I knew the Rams were outstanding in the Chuck Knox era (although apparently Ray Malavasi, who would take them to the Super Bowl the next year, was already their coach), but I would have thought your fictional triumph for the Seahawks over them would have been a bigger upset than it was. I didn't realize that, at least briefly, the Seahawks were on a better trajectory than their fellow expansion team, the Buccaneers (although I guess the Bucs also came fast, playing the Rams in the championship game after the '79 season). Jim Zorn put up a lot of passing yards early, but by the time I became a big NFL fan, Dave Krieg was pushing him out.
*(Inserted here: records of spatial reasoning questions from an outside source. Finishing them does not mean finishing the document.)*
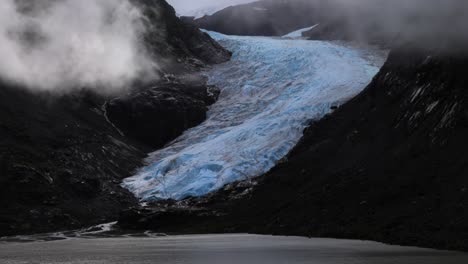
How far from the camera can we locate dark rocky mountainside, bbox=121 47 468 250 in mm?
42781

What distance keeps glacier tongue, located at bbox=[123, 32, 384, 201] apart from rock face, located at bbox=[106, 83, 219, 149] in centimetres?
276

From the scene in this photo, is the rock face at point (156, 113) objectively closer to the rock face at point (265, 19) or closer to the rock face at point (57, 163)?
the rock face at point (57, 163)

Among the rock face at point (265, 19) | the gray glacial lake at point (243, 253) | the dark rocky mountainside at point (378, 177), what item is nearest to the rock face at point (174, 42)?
the rock face at point (265, 19)

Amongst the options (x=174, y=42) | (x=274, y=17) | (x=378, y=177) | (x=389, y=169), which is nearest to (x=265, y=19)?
(x=274, y=17)

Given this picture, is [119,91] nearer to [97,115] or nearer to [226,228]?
[97,115]

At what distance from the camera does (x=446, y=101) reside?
53125 millimetres

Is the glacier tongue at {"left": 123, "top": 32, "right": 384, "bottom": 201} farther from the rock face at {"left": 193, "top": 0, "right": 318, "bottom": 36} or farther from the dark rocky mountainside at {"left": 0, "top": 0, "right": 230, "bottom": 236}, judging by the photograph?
the rock face at {"left": 193, "top": 0, "right": 318, "bottom": 36}

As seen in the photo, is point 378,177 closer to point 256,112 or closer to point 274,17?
point 256,112

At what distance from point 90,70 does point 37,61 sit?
30.1ft

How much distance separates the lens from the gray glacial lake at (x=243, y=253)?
31.8m

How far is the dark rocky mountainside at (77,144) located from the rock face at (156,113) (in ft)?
0.50

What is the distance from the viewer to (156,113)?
322 ft

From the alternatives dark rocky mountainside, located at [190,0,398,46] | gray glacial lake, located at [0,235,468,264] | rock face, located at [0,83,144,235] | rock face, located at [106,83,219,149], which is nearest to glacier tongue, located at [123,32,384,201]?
rock face, located at [106,83,219,149]

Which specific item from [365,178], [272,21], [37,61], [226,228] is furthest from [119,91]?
[272,21]
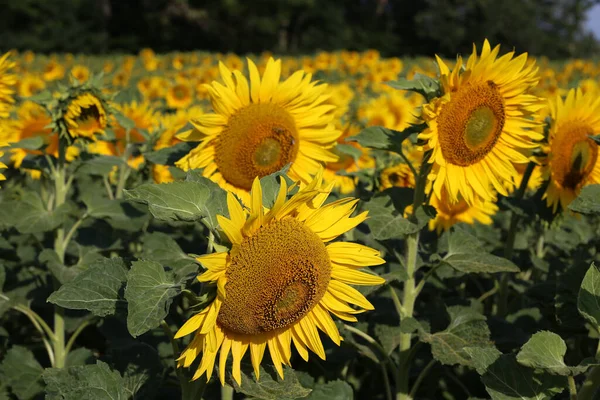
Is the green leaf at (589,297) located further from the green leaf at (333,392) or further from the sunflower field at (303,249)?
the green leaf at (333,392)

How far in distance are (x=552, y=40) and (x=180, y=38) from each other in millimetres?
20197

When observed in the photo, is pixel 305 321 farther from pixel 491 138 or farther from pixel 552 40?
pixel 552 40

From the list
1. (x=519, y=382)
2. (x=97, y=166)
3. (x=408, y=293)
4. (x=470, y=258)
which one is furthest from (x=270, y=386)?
(x=97, y=166)


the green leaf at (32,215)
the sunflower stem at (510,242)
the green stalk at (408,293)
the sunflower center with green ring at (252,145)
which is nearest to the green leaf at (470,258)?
the green stalk at (408,293)

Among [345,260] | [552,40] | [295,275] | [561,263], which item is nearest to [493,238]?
[561,263]

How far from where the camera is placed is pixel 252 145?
2.19 metres

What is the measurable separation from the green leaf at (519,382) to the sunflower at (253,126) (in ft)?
3.29

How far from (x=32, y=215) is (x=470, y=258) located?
4.98ft

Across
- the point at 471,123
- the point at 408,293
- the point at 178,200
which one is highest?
the point at 471,123

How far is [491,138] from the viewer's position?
6.66 ft

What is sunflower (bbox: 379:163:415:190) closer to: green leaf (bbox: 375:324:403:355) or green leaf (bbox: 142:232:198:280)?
green leaf (bbox: 375:324:403:355)

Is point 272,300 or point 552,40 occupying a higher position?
point 552,40

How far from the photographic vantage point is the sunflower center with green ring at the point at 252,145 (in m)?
2.19

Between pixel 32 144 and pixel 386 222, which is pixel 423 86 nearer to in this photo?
pixel 386 222
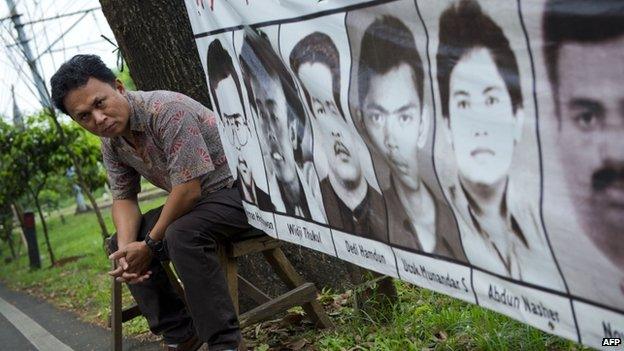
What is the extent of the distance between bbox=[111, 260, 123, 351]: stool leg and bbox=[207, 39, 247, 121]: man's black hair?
1.09 meters

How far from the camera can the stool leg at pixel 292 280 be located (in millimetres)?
3971

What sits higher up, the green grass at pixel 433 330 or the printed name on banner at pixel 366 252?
the printed name on banner at pixel 366 252

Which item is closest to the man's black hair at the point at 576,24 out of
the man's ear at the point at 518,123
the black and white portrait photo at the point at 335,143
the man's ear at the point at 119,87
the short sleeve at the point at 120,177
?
the man's ear at the point at 518,123

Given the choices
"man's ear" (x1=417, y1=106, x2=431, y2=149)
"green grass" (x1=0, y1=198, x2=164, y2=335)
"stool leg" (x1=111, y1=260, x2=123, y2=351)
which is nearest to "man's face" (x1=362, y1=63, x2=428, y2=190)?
"man's ear" (x1=417, y1=106, x2=431, y2=149)

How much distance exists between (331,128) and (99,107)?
130 centimetres

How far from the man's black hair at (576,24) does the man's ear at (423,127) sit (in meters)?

Ouch! Frank Deford let his guard down with "beware of what coach's say." And here I am remarking upon it some 40 years later. Shame on me. Not sure whether the error shows that being prone to such spontaneous errors has no bearing on a writer's true powers , or if that was an anomaly for him.
A lot of Yankees on the leaderboard of your post-1950 home run ratio stat, but the Giants crowd struck me as odder for some reason. You can't argue with Mays and McCovey, but the Giants didn't win a lot of pennants. And Dave Kingman was a Giant in other seasons, so it seemed there was one more Giant.
Kingman hit 30 of his 37 home runs in '76 by the all-star break, so it's tempting to think his ratio at that point must have been absolutely outrageous, but actually his AB/HR at that time was 11.5, not that much different than the 12.8 he ended up with. He only had 128 AB post all-star break. It's a hidden strong home run season, hidden in part because it's easy to miss that the implications of 474 AB are very different than 574, say.
Have been puzzled lately about why "Internet" is capitalized. I'll look that up.